Постепенно приходило понимание того, что этот мир живет по особым законам и нужно оставить его в покое, дать возможность решить все проблемы самостоятельно, не влезая „в чужой монастырь со своим уставом“.

„Конечно, прочесывая кишлаки, не чувствуешь себя героем, — вспоминает А. Шатров, — тебя охватывают противоречивые мысли… Думаешь о людях, которые здесь живут. У них свои традиции и обычаи, как у нас в старинных селах на Севере. И вот появились мы, как инопланетяне. Что они думают о нас? Что говорят между собой? Нехорошо как-то…“[846]

Да и афганцы заявляли вполне откровенно: „Уходи, шурави. Мы сами разберемся. Это наши дела“.

А дела эти представлялись советским солдатам довольно странными. Например, когда пленные душманы, взятые с оружием в руках и переданные в ХАД (службу госбезопасности Афганистана), очень скоро оказывались бойцами царандоя (народной милиции) или, откупленные родственниками, возвращались обратно в банду.[847] Многие неоднократно „кочевали“ с одной стороны на другую, в зависимости от конкретной обстановки, интересов личных или своего клана и даже от времени года: „Вот станет теплее, опять подадимся в горы…“[848] Или когда правительственные войска („зеленые“), воевавшие, по мнению наших солдат, никудышно, проявляли чудеса ловкости при „проческе“ кишлаков, ухитряясь выносить оттуда все подчистую вместо того, чтобы искать укрывшихся душманов.[849] По обе стороны находились люди, связанные племенными и родственными узами, продолжавшие поддерживать тесные взаимоотношения, обмениваться „ценной информацией“. Это была очень своеобразная война, и иноземцы оказались в ней явно лишними, сыграв отнюдь не умиротворяющую роль, как это изначально планировалось, а явившись невольным катализатором нарастающей напряженности.

На личном опыте сотни тысяч советских военнослужащих убедились, что пришли в совершенно чужую страну, оказались в абсолютно непонятной и чуждой социо-культурной среде и выполняли неблагодарную роль, поддерживая своими штыками неадекватное этой среде центральное правительство.
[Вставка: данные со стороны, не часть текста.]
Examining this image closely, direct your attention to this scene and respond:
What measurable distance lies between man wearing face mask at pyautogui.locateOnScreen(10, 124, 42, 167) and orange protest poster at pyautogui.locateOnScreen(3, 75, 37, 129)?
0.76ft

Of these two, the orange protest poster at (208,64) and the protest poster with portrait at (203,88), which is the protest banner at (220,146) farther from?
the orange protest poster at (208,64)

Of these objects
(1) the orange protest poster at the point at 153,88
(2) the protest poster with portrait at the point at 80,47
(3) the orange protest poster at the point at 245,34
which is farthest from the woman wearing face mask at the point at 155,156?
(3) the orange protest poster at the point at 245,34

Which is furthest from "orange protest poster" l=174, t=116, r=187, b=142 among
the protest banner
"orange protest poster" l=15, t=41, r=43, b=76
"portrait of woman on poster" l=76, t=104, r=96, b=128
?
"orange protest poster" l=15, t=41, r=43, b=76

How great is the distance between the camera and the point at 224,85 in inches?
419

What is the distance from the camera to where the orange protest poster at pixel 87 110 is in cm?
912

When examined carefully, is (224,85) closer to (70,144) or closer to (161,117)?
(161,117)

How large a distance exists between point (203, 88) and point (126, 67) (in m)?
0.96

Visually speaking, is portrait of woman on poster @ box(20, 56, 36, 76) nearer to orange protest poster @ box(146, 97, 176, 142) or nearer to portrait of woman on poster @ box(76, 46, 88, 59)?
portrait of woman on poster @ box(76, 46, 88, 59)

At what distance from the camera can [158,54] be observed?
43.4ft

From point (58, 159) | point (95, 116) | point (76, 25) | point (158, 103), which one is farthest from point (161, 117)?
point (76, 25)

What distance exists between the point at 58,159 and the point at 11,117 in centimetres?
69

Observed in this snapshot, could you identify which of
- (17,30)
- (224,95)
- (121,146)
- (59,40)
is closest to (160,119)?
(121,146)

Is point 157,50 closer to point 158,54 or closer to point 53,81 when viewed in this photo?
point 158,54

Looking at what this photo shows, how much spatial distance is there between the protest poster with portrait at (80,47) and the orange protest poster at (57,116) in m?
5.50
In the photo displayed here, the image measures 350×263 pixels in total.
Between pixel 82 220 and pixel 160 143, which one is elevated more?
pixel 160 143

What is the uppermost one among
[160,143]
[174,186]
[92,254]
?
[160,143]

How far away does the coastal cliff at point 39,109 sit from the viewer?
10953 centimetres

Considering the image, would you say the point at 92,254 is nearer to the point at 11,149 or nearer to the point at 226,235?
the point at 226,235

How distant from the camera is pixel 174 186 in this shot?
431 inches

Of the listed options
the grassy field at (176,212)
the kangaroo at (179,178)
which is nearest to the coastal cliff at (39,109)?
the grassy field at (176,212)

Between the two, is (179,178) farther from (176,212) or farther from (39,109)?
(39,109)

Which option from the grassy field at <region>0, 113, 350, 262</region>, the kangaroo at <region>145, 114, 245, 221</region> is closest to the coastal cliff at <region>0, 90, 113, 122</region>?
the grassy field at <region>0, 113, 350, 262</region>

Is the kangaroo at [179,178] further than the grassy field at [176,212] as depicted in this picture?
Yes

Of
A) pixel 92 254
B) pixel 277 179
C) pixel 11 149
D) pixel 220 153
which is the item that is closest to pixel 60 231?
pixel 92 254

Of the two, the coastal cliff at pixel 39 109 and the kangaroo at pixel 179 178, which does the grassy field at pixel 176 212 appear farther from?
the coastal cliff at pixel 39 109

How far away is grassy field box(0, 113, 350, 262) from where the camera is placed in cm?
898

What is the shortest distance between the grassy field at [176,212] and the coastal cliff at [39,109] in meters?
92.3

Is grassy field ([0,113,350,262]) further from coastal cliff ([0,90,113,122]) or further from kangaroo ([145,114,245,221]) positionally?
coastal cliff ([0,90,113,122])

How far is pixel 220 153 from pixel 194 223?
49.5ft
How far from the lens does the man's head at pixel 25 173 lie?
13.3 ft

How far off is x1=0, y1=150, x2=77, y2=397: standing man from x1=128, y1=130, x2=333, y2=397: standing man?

Фактически это была роль соседа, вмешавшегося в семейную драку, не уяснив ее сути, да еще пытавшегося учить одну из сторон своим правилам и нормам поведения. Соваться в чужой, да к тому же мусульманский средневековый „монастырь“ было делом заведомо проигрышным и безнадежным. Вот только расплачиваться за недальновидность советского политического руководства пришлось „ограниченному контингенту“. И его отнюдь не туристическое знакомство с исламским миром дорого обошлось не только воинам-„афганцам“, но и нашей стране в целом.